It’s always heartwarming to see celebrities who Care About the Planet™ cut back on the destructive waste and excess that defines America. Capitalism yields consumerism yields planetary destruction, don’cha know, but fortunately, these defenders of Mother Earth are doing their part to pay for our sins. Once the crew packs up the dozens of thousand-watt (non-CFL!) lights and return the stars’ gas-guzzling trailers, actors hit the press circuit to get their (and their upcoming projects’) names in the headlines, and what better way to cultivate a nice guy/gal image than playing defense for fragile ecosystems?
Enter Jennifer Aniston, the former Friends star who has successfully transitioned from TV to motion picture fame and cares deeply about conservation. In her contribution to a 2007 book about “saving the planet one simple step at a time,” Aniston reveals she takes three-minute showers and brushes her teeth in the shower. “Every two minutes in the shower uses as much water as a person in Africa uses for everything in their life for a whole day!” she explains.

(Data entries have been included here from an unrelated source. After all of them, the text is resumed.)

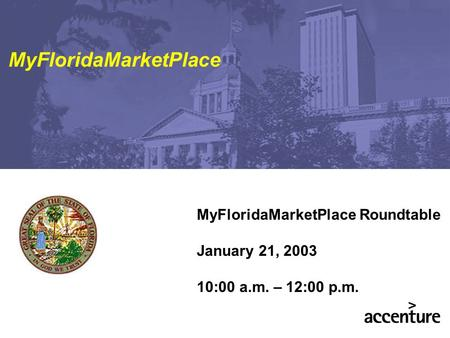 MyFloridaMarketPlace Roundtable January 21, 2003 10:00 a.m. – 12:00 p.m. MyFloridaMarketPlace.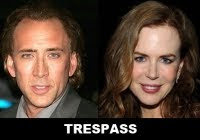 Trespass le film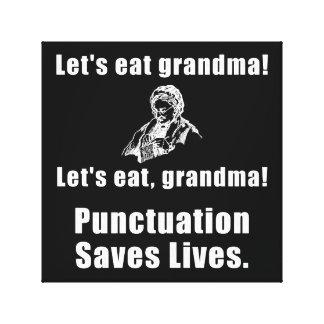 Deja para comer a la abuela lona estirada galerías
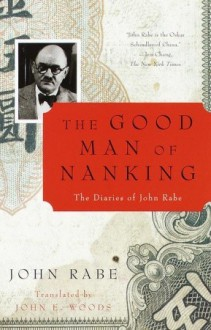 The Good Man of Nanking: The Diaries of John Rabe - John Rabe, Erwin Wickert, John E. Woods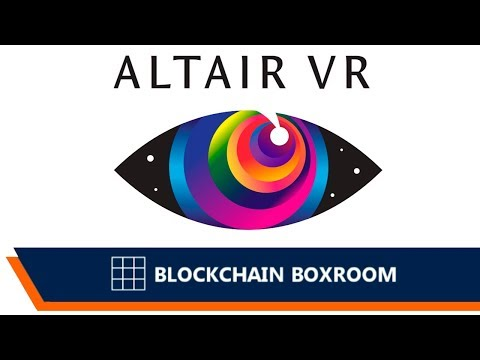 Altair VR - first VR platform for world discovery built on blockchain technology!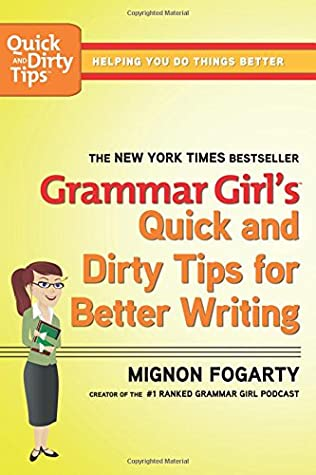 Grammar Girl's Quick and Dirty Tips for Better Writing (Quick & Dirty Tips) by Mignon Fogarty, St. Martin's Griffin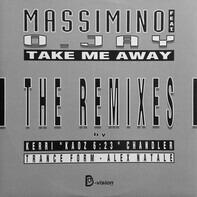 Massimino Lippoli Featuring O. Jay - Take Me Away (The Remixes)
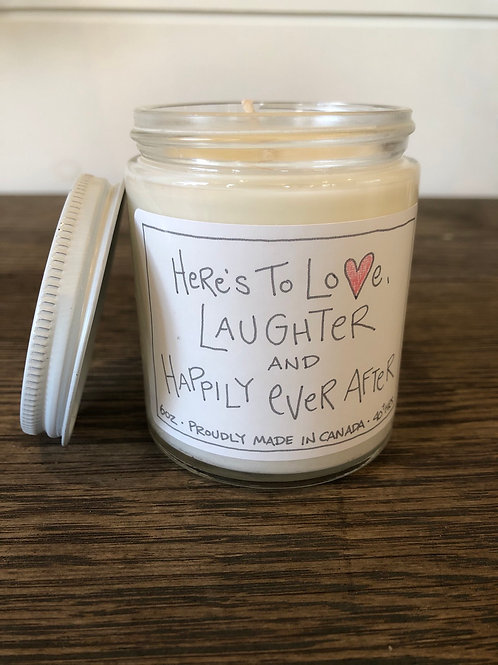 Here's to love, laughter and happily ever after Pure Soy Candle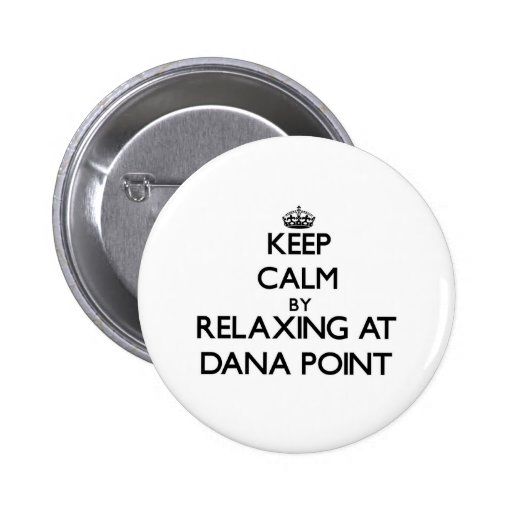Keep calm by relaxing at Dana Point California Pinback Buttons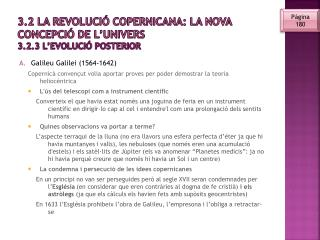 3.2 la Revolució copernicana: la nova concepció de l'univers 3.2.3 l'evolució posterior
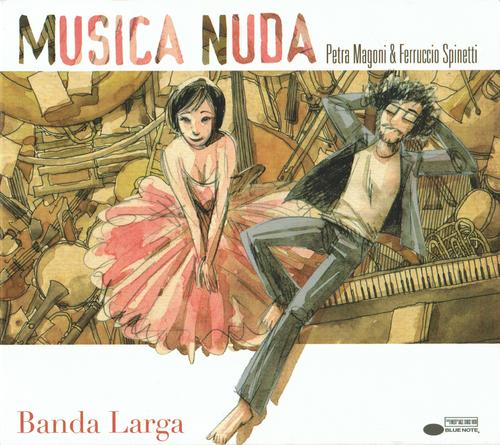 Musica Nuda - Banda Larga (2013) FLAC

Well, it’s good to know that Aniston has been consuming less water than the rest of us climate change deniers… in a $42 million Beverly Hills mansion. No cognitive dissonance there! Except, apparently, Aniston has recently decided that the lavish crib is “too much” for her, and she will be downgrading to a “wooden box” a la Mad Men’s Vincent Katheiser trailer a la director Tom Shadyac $4.95 million Manhattan luxury apartment. Now, I’m no expert on New York’s housing market, but that doesn’t quite sound like the kind of humble life that, say, we middle-cass flyover troglodytes already live, right?
The story’s been getting legs in the press (coincidentally, around the same time as her own legs showed up in a trailer for her next film) because she bought the place using a trust fund that was set up in her dog’s name. Eh, let people have their inside jokes, I say; this is a more illuminating detail: “As well as the penthouse, she snapped up two other small units in the building.” So, not only is she buying more expensive housing than a person in Africa can afford over an entire lifetime with the apartment itself, but she needs even more space–all for her and little Norman, the corgi-terrier mix.
It’s been almost half a decade since An Inconvenient Truth came out. I’m no scientist, but the fact that I can count the number of true climate change alarmists who have actually scaled down their standard of living (even though they still work in one of the most unnecessary wasteful industries in the country) on one hand is all I need to know about that documentary’s warnings. Note to Jenn: since neither you nor your peers are exemplifying a real solution for global climate catastrophe, does it really make sense to move to a city that will become the Ground Zero of rising ocean levels?